Self-assessment is such a tentative business. Can we truly see ourselves as others see us? I think not, but many folks have a much more interesting view of themselves than those of us on the other side of those eyeballs.
We often find ourselves witty, when others just see us as really stupid. We believe our viewpoints make perfectly logical sense, when others just see us as really stupid. We view the clothes we wear as fashionable, making the proper statement about us, when others just see us as really stupid.
Apply all of those differing viewpoints to our hair, our footwear, our penchant moving our lips while reading and our talent for carrying on a coherent conversation while chewing on an egg sandwich – among a host of qualities that we value in ourselves and for which others are tolerant…or not.
I am reminded of our shared shortcomings and peccadilloes when it comes to the subject of adult beverages, namely cocktails and wine.
Americans are said to "talk dry and drink sweet." We proclaim our allegiance to big, alcohol-laden, tannin-bomb wines in the red range, then step away and consume massive amounts of Coca-Cola®, or drench our coffee and tea with sugar. We love to discuss all the wonderful red wines we are consuming, almost to the exclusion of other colors, but white wines always outsell red wines, and at least 1 of every 5 bottles of wine sold in the United States is a chardonnay. Cabernet sauvignon accounts for half as many sales as chardonnay, about 12 percent of total sales.
Since everyone likes to talk about the red wines they have enjoyed, but someone has to be drinking whites, the question is are we really drinking what we like and talking about other things because we fear the opinions of others? Some of the most pleasurable wines on the market today are sauvignon blancs from New Zealand, and the public’s appreciation of these wines is reflected in the sales, which are up over 11% from this time last year. Have you tried them? Would you admit to it?
For me, this entire line of thought recently started up (again) as I read about the rise in the sales of Moscato wines. These sweeter white wines seem to be poised for big things. The consuming public has tried them and likes what they bring to the party, a fruit-forward, lower-alcohol, fresh style, just begging to be placed on ice and enjoyed as cold as the imbiber likes.
What is most amazing here is that people are admitting to liking these wines. Many folks have put down their white zinfandels and picked up moscato. That’s not such a stretch for that crowd, but other people who like more structured and bolder wines are also trying moscato. The result is moscato being billed as “the next big thing.” By the way, there always has to be a next big thing. Even in a business as changeable as the wine industry, where vintage variations bring annual change, there has to be something else, something very different, just around the bend.
Here’s the problem with moscato: there is not enough of it. It seems the public’s penchant for saying one thing and doing another caught many wineries unaware. Moscato was simply not viewed as a cash-cow crop so no one put vines into the ground. Now we may be experiencing a moscato wine shortage as measured against demand. Ain’t that a bitch?

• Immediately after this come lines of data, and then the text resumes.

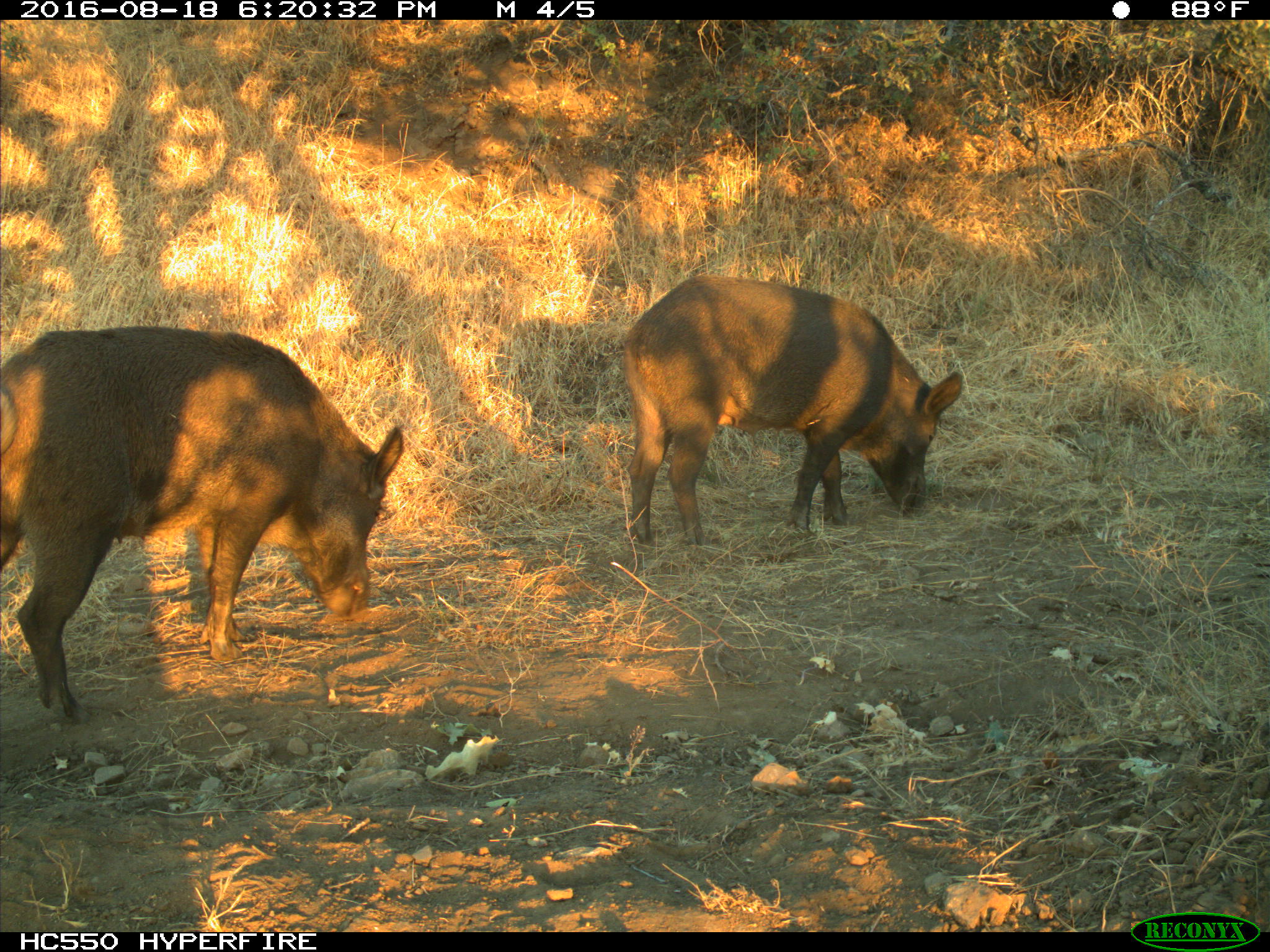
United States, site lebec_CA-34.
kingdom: Animalia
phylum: Chordata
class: Mammalia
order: Artiodactyla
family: Suidae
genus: Sus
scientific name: Sus scrofa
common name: wild boar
Sus scrofa (wild boar).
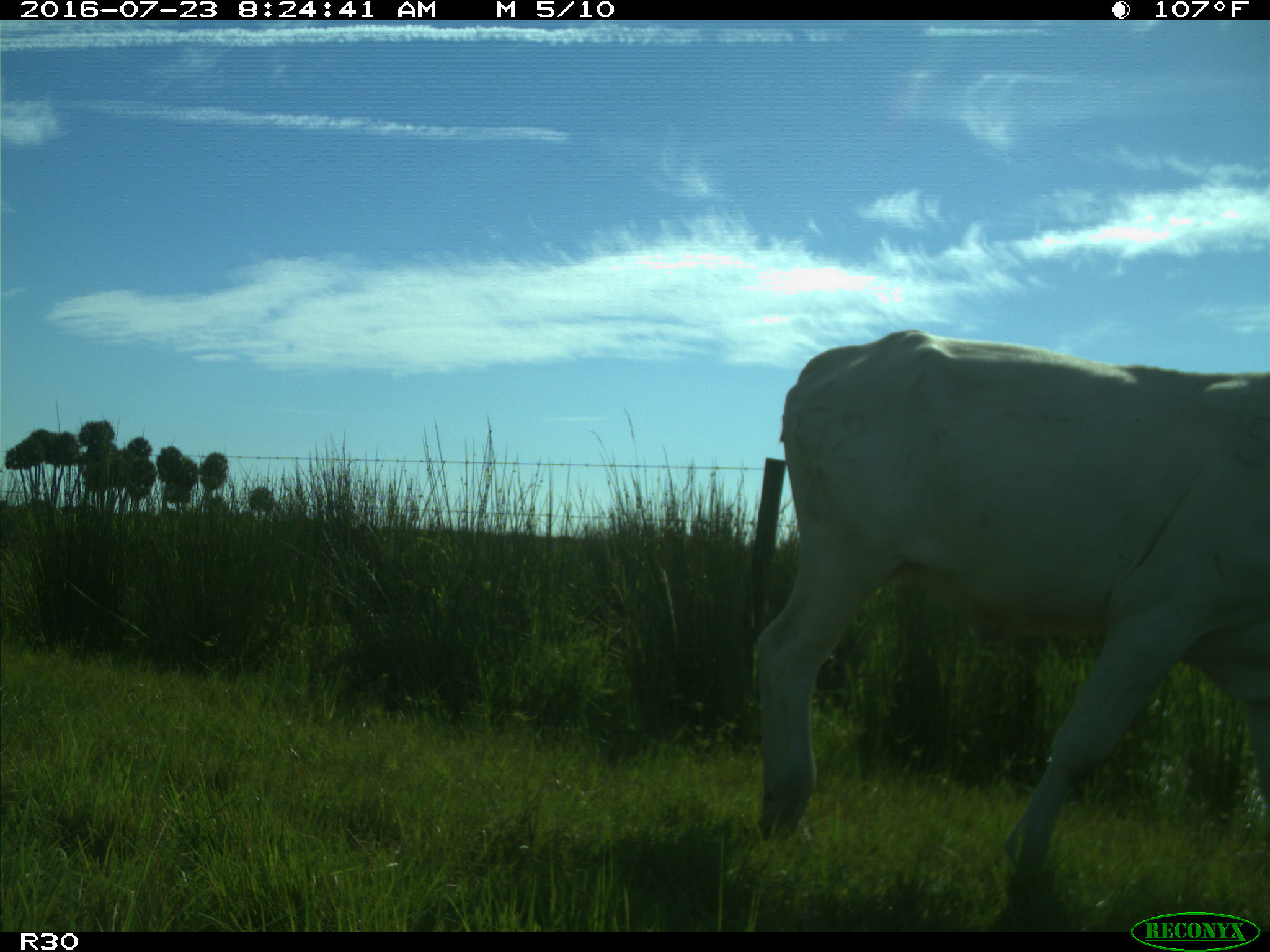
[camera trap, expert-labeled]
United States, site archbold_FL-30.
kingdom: Animalia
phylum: Chordata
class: Mammalia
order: Artiodactyla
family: Bovidae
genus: Bos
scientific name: Bos taurus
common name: domestic cow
Bos taurus (domestic cow).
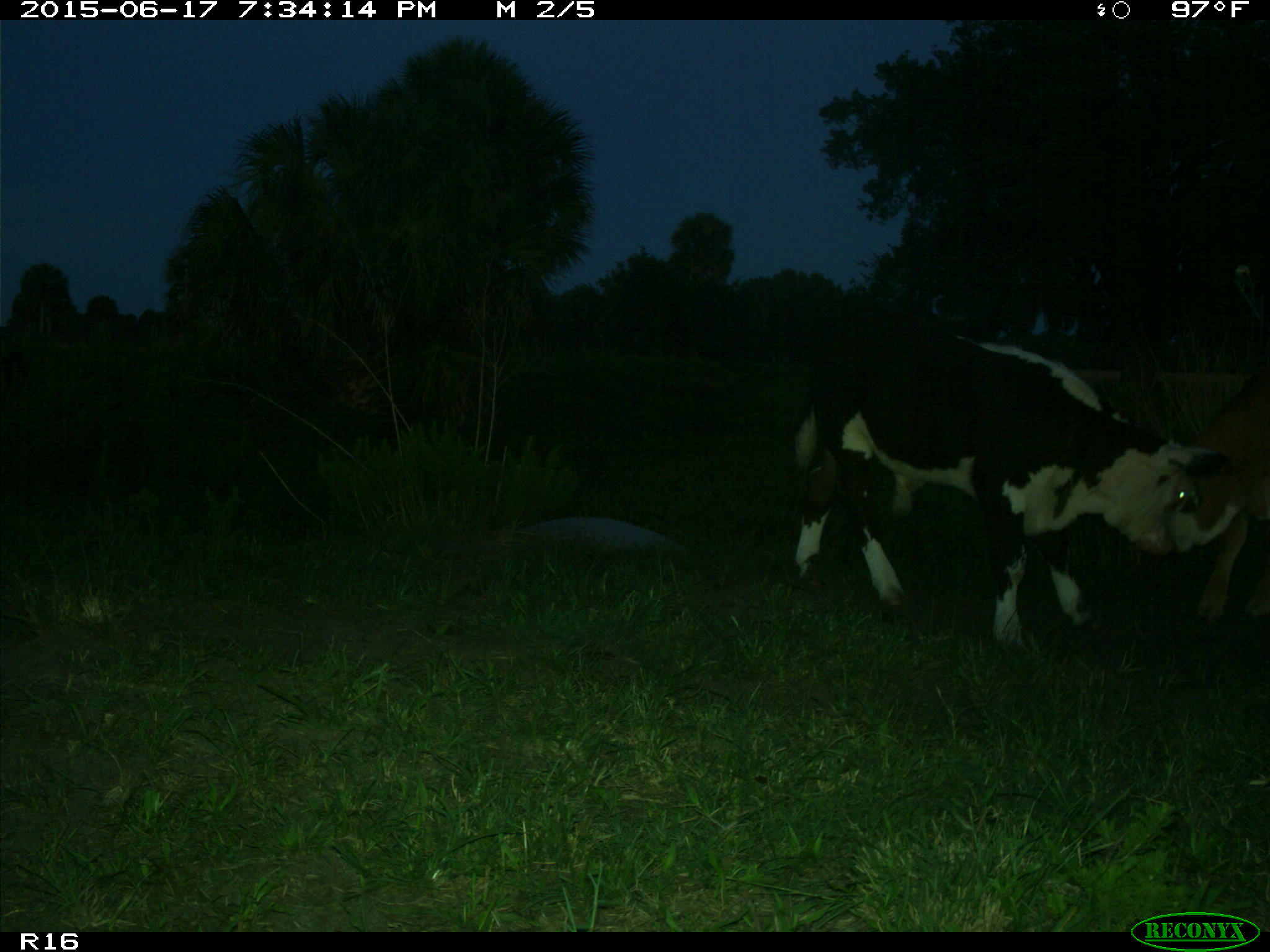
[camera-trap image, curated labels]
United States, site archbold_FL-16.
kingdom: Animalia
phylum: Chordata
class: Mammalia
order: Artiodactyla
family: Bovidae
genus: Bos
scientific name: Bos taurus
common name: domestic cow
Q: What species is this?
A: Bos taurus (domestic cow).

Winemakers have spent the last five years trying to catch up with the demand for pinot noir created by a movie, and now the public has determined that a grape of so-so quality, but priced below the $10 threshold, is what it really wanted after all. It’s enough to cause a winery accountant to toss in the tractor. Especially after all that money was spent on high-end French aging barrels that are not needed for moscato.
Not to worry, the expansion in production by the world wine market is working to meet the consumers’ demand for the product.
Let me hasten here to come to the aid of my fellow New Orleanians, as if they need my support in any matter. We are not a fickle lot. We tend to move along a pretty steady path, trying new beverages from time to time (Jägermeister anyone? Thought not.), but usually drinking pretty much what we have always enjoyed. Think Sazerac and Ramos Gin Fizz.
So while we like new sensations, we like the other stuff too. And rather than rush off to Fadland, we’ll have a Pimm’s Cup, thank you.
Nevertheless, moscato wines can work quite well here, given our penchant for quaffing non-challenging beverages that have a bit of a chill about them.
But let’s get a grip on the realities of what we are drinking and when. If we like sweeter things, we should face up to the fact and seek them out without fear of judgment by some snob who wonders if we possess a serious character flaw that could threaten the existence of civilization as we know it.
We should have the confidence to drink what we like…all the time…in front of everybody.